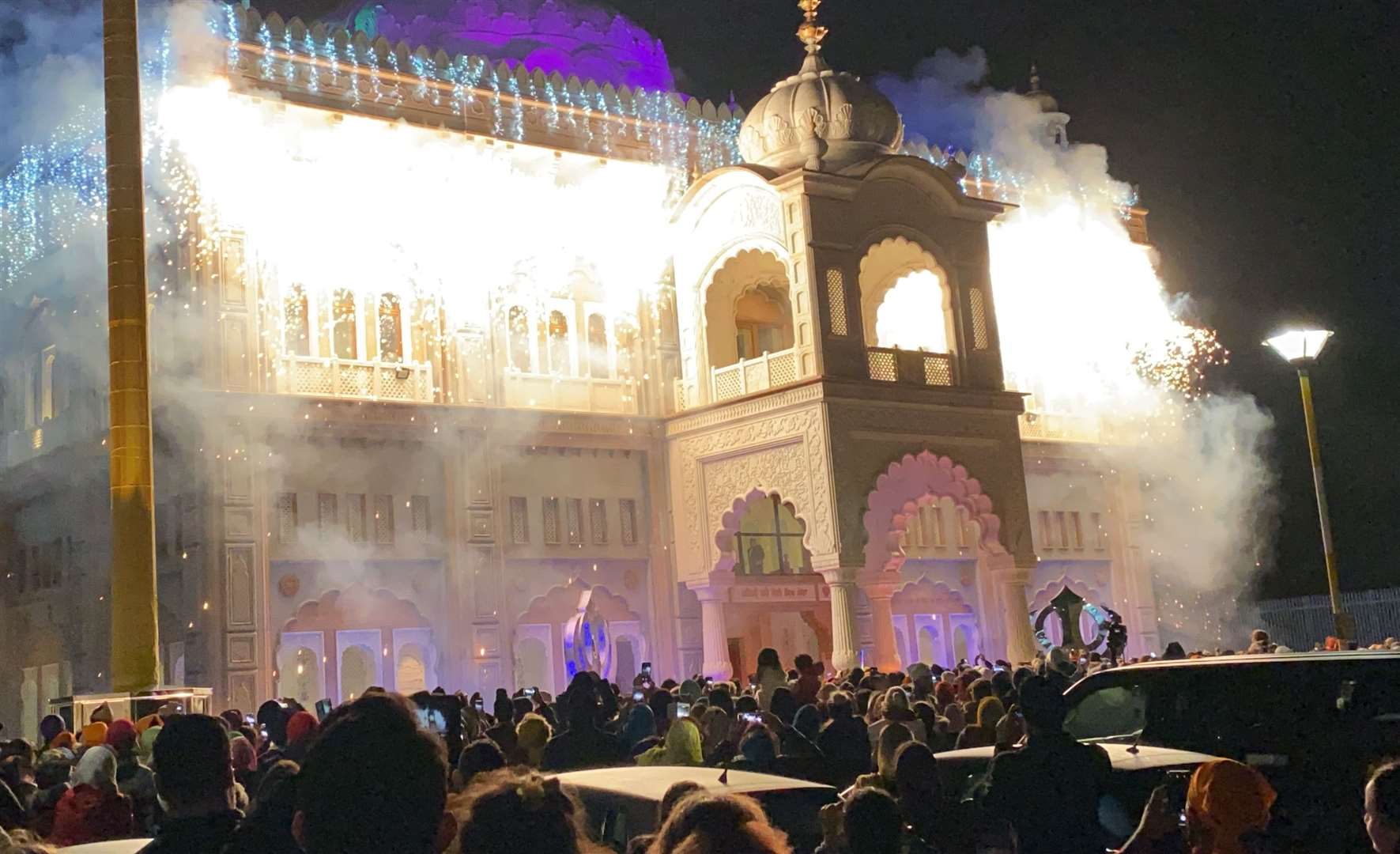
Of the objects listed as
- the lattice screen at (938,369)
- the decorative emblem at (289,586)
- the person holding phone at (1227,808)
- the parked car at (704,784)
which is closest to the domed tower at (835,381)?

============================================================

■ Exercise details: Convert the item above into a numbered list with one line per entry, skipping any blank lines and omitting the picture.

■ Final result:
1. Of the objects listed as
2. - the lattice screen at (938,369)
3. - the decorative emblem at (289,586)
4. - the person holding phone at (1227,808)
5. - the parked car at (704,784)
6. which is closest to the domed tower at (835,381)?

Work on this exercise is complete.